Friday, April 17, 2009

Germ Killer

So, one of those unintended consequences of global warming is that things frozen in glacier ice are thawing out. Things like million-year-old bacteria.
But under the Taylor Glacier on the East Antarctic Ice Sheet, near a place called Blood Falls, scientists have discovered a time capsule of bacterial activity.

At chilling temperatures, with no oxygen or sunlight, these newly found microbes have survived for the past 1.5 million years using an "iron-breathing" technique, which may show how life could exist on other planets.

For years the reddish waterfall-like feature on the side of Taylor Glacier captured the attention of explorers and scientists. Earlier research indicates the color of Blood Falls is due to oxidized iron, but how the iron got to the surface of the glacier remained a mystery.

"When I saw iron, I thought, 'Wow -- that's an energy source for microbes. There has got to be microbes associated with that,' " said Jill Mikucki, lead author of a study about the strange bacteria, published this week in the journal Science.

Scientists found these isolated microorganisms use iron leached from the glacial bedrock in a series of energy-producing metabolic reactions. With the help of sulfate, the iron is transformed and eventually deposited on the surface of the glacier. Air oxidizes the iron, giving Blood Falls its redish hue.

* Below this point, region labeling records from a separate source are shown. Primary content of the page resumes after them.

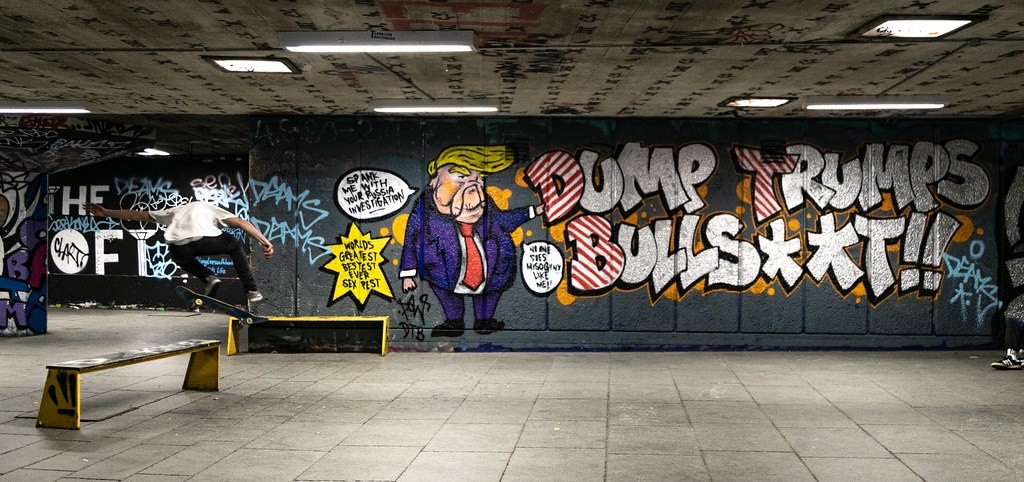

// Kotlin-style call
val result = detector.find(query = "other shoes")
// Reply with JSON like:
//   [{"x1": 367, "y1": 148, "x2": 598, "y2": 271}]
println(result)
[
  {"x1": 204, "y1": 275, "x2": 221, "y2": 296},
  {"x1": 249, "y1": 289, "x2": 263, "y2": 302}
]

"We don't fully understand the extremities of life: What cuts off life? What are the upper and lower temperatures limits? What are the parameters that life can handle?" said Mikucki, a geomicrobiologist at Dartmouth College in Hanover, New Hampshire.

"Microbes really defy those limits and can get into the extreme environments and tell us a little bit about the natural history of our earth."

As cool as this is, there's a plot for Michael Crichton or Dan Brown. Ancient iron-eating microbes thaw out from global warming and start killing people by eating all the iron in their blood!

OK, come to think of it, that would be a pretty damn cool book. And iron-munching microbes may actually be on other "lifeless" planets.